_TEXTE EXTRAIT:_
Un prédicateur laïc poursuivi pour la mort d'une femme diabétique
Le procès d'un prédicateur laïc s'est tenu lundi devant le Tribunal correctionnel de Genève. Ce chrétien est poursuivi pour meurtre par dol éventuel, voire homicide par négligence. Une femme diabétique est morte peu après avoir participé à une de ses retraites spirituelles et de guérison.
Agée de 73 ans, la croyante est décédée d'une décompensation diabétique dans la nuit du 7 au 8 août 2023, après avoir refusé que son mari appelle une ambulance. Convaincue d'être guérie par la puissance divine, elle avait arrêté son traitement et le régime alimentaire ad hoc durant la retraite. Le Ministère public considère que l'accusé l'a influencée.

_TRAVAIL À FAIRE:_
1. Recopiez fidèlement le passage de l'article sur le procès du prédicateur laïc, en commençant aux mots « Un prédicateur laïc poursuivi » et en vous arrêtant après « et de guérison. ».
2. Répondez brièvement aux questions suivantes d'après l'article sur le procès du prédicateur laïc.
(a) Devant quel tribunal le procès s'est-il tenu ?
(b) Quel âge avait la femme décédée ?
(c) Qu'a-t-elle refusé que son mari fasse ?

_DONNÉES AFFICHÉES:_
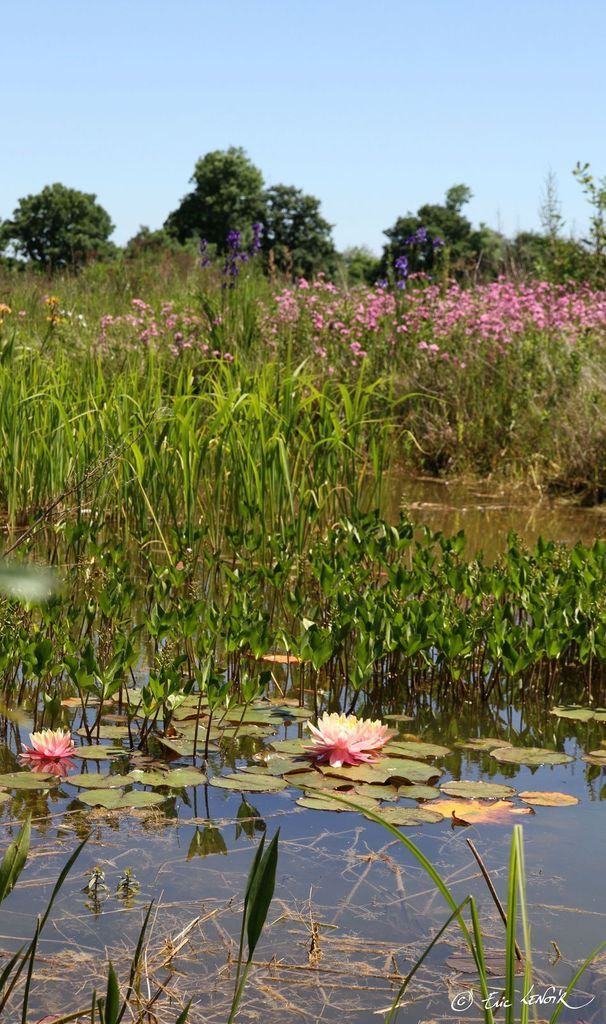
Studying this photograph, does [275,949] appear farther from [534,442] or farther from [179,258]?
[179,258]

_RÉPONSES DE L'EXERCICE:_
1.
Un prédicateur laïc poursuivi pour la mort d'une femme diabétique
Le procès d'un prédicateur laïc s'est tenu lundi devant le Tribunal correctionnel de Genève. Ce chrétien est poursuivi pour meurtre par dol éventuel, voire homicide par négligence. Une femme diabétique est morte peu après avoir participé à une de ses retraites spirituelles et de guérison.

2.
(a) Devant le Tribunal correctionnel de Genève.
(b) Elle avait 73 ans.
(c) Elle a refusé qu'il appelle une ambulance.